• WORK TO COMPLETE
In your answer, print each of the records below exactly.

Content starts

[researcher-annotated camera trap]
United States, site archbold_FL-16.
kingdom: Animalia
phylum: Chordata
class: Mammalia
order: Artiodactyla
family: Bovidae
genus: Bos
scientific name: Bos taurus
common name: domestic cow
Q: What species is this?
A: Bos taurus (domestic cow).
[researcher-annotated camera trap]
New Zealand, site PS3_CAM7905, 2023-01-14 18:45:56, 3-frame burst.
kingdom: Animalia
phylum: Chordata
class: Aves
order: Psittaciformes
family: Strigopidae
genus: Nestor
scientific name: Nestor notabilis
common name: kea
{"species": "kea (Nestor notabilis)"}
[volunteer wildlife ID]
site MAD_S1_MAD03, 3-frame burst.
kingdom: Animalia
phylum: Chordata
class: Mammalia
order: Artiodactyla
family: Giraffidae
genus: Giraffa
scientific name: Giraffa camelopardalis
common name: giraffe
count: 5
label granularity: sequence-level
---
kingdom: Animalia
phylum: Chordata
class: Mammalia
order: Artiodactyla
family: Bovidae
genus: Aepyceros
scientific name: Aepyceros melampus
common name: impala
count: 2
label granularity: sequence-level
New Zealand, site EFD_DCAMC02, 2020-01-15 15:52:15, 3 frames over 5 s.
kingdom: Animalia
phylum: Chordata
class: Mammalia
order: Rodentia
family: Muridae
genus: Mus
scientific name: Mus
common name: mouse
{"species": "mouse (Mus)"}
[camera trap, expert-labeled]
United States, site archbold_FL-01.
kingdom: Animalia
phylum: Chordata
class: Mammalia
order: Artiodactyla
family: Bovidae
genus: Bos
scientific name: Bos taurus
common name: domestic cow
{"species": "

Content ends

• SOLVED EXERCISE
[researcher-annotated camera trap]
United States, site archbold_FL-16.
kingdom: Animalia
phylum: Chordata
class: Mammalia
order: Artiodactyla
family: Bovidae
genus: Bos
scientific name: Bos taurus
common name: domestic cow
Q: What species is this?
A: Bos taurus (domestic cow).
[researcher-annotated camera trap]
New Zealand, site PS3_CAM7905, 2023-01-14 18:45:56, 3-frame burst.
kingdom: Animalia
phylum: Chordata
class: Aves
order: Psittaciformes
family: Strigopidae
genus: Nestor
scientific name: Nestor notabilis
common name: kea
{"species": "kea (Nestor notabilis)"}
[volunteer wildlife ID]
site MAD_S1_MAD03, 3-frame burst.
kingdom: Animalia
phylum: Chordata
class: Mammalia
order: Artiodactyla
family: Giraffidae
genus: Giraffa
scientific name: Giraffa camelopardalis
common name: giraffe
count: 5
label granularity: sequence-level
---
kingdom: Animalia
phylum: Chordata
class: Mammalia
order: Artiodactyla
family: Bovidae
genus: Aepyceros
scientific name: Aepyceros melampus
common name: impala
count: 2
label granularity: sequence-level
New Zealand, site EFD_DCAMC02, 2020-01-15 15:52:15, 3 frames over 5 s.
kingdom: Animalia
phylum: Chordata
class: Mammalia
order: Rodentia
family: Muridae
genus: Mus
scientific name: Mus
common name: mouse
{"species": "mouse (Mus)"}
[camera trap, expert-labeled]
United States, site archbold_FL-01.
kingdom: Animalia
phylum: Chordata
class: Mammalia
order: Artiodactyla
family: Bovidae
genus: Bos
scientific name: Bos taurus
common name: domestic cow
{"species": "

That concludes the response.